## What to do
- a) From the perovskite solar cell passage below, quote the section starting at "Regardless of appearances, almost" and ending at "of the advancement.".
- b) For each statement, answer yes or no according to the perovskite solar cell passage below, and quote the words from the passage that decide it. (i) GVL is a more volatile solvent than DMF. (ii) DMF is easily absorbed through the skin. (iii) Solar cells made with GVL as the solvent were much less efficient than cells made with the more dangerous solvents.

## Extracted text
▬▬▬▬▬▬
Regardless of appearances, almost all scientific progress comes at a price. That which is hailed as a breakthrough technology that will save the planet or improve the lots of those living upon it almost always comes at a cost, which sometimes greatly outweighs the purported benefits of the advancement.
Luckily, though, solving these kinds of problems is what scientists and engineers live for, and in the case of the potentially breakthrough technology behind perovskite solar cells (PSCs), that diligence has resulted in a cleaner and safer way to manufacture them. We’ve covered the technology of perovskites in the past, but briefly, as related to photovoltaic cells, they’re synthetic crystals of organometallic cations bonded to a halide anion, so something like methylammonium lead tribromide. These materials have a large direct bandgap, which means a thin layer of the stuff can absorb as much solar energy as a much thicker layer of monocrystalline silicon — hence the intense interest in perovskites for cheap, easily manufactured solar cells.
The problem with scaling up PSC manufacturing has been the need for volatile and dangerous solvents to dissolve the perovskites. One such solvent, dimethylformamide (DMF), commonly used in pharmaceutical manufacturing and often a component of paint strippers, is easily absorbed through the skin and toxic to the liver in relatively low concentrations. Another common solvent, γ-butyrolactone (GBL), is a precursor to γ-hydroxybutyric acid (GHB), a common recreational club-drug known as “liquid ecstasy”.
In a recent paper, [Carys Wrosley] and colleagues at Swansea University showed that γ-valerolactone (GVL), a far less toxic and volatile solvent, could be effectively substituted for DMF and GBL in perovskite manufacturing processes. One of the most promising features of perovskites for solar cells is that the solution can be easily applied to transparent conductive substrates; the use of GVL as a solvent resulted in solar cells that were comparably efficient to cells made with the more dangerous solvents.
▬▬▬▬▬▬
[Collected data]
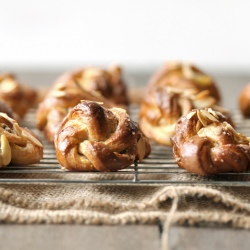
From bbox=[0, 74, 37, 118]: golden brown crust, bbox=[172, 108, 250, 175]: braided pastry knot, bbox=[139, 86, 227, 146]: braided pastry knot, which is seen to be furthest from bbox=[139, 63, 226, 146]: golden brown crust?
bbox=[0, 74, 37, 118]: golden brown crust

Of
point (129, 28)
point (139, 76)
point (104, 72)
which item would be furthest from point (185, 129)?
point (129, 28)

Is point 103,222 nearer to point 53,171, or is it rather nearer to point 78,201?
point 78,201

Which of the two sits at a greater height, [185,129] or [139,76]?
[185,129]

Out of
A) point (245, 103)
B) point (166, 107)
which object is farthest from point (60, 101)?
point (245, 103)

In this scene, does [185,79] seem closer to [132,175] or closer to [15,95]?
[15,95]

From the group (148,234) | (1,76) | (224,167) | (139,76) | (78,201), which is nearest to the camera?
(148,234)

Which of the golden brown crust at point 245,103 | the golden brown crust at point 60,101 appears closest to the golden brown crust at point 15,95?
the golden brown crust at point 60,101
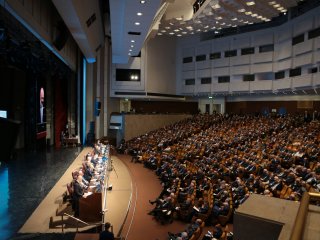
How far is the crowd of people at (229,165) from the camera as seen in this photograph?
▬▬▬▬▬▬
## Results
- a)
Regardless of appearances, almost all scientific progress comes at a price. That which is hailed as a breakthrough technology that will save the planet or improve the lots of those living upon it almost always comes at a cost, which sometimes greatly outweighs the purported benefits of the advancement.

- b)
(i) No: "γ-valerolactone (GVL), a far less toxic and volatile solvent"
(ii) Yes: "is easily absorbed through the skin and toxic to the liver in relatively low concentrations"
(iii) No: "the use of GVL as a solvent resulted in solar cells that were comparably efficient to cells made with the more dangerous solvents"